## GIVEN PASSAGE
===============

2. The portion of the new wall backfill which will be below the
adjacent parking lot grade should be replaced with existing
backfill soils compacted to at least 90% relative compaction
so that it creates a 2% slope from the backcut to the
adjacent parking lot grade. Any portion of the existing
backdrain damaged during demolition of the wall should be
replaced as per the original specification. Replaced
backdrain pipe should be equal to the existing pipe or
alternatively 4-inch Schedule 40 PVC perforated pipe.
3. To facilitate vegetation growth on the face of the wall, the
upper cells may be filled with the existing backfill
material. The lower cells to at least 5 feet above existing
parking lot grade should be backfilled with gravel as
described above. Should this option be exercised, filter
fabric should be placed at the boundary of the soil and
gravel backfill. (i.e. the bottom of the first soil filled
cell and the backside of above cells.) The filter fabric
should consist of Mirafi 140 NL or equivalent.

===============

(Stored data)
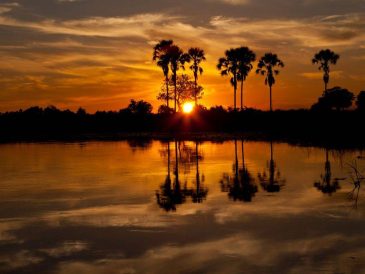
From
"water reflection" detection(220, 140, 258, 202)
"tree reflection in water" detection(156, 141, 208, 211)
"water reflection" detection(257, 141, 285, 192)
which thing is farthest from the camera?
"water reflection" detection(257, 141, 285, 192)

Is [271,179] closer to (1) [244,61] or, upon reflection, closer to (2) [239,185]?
(2) [239,185]

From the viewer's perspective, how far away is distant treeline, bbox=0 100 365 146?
6400 centimetres

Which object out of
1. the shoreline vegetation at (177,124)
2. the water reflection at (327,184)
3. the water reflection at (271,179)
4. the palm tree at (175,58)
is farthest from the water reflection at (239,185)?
the palm tree at (175,58)

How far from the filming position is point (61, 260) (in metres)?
10.3

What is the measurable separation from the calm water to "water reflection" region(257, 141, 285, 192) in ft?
0.13

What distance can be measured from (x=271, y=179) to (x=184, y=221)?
355 inches

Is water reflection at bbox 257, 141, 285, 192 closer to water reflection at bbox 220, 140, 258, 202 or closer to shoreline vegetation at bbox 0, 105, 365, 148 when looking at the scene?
water reflection at bbox 220, 140, 258, 202

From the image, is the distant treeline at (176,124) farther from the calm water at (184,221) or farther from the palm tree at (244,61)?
the calm water at (184,221)

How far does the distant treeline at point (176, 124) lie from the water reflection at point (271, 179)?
3084cm

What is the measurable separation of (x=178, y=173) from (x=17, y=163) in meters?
11.0

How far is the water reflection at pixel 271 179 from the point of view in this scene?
19.5 m

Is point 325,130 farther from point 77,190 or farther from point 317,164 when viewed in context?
point 77,190

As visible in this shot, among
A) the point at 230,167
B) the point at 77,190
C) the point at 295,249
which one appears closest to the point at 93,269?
the point at 295,249

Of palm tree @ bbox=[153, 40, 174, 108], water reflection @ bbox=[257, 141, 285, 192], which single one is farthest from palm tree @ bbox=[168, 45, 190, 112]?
water reflection @ bbox=[257, 141, 285, 192]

===============

Answer these questions from the wall backfill recommendations:
1. To what minimum relative compaction should the replacement backfill soils be compacted?
2. What pipe may be used instead of pipe equal to the existing backdrain pipe?
3. What product should the filter fabric consist of?

1. At least 90% relative compaction.
2. 4-inch Schedule 40 PVC perforated pipe.
3. Mirafi 140 NL or equivalent.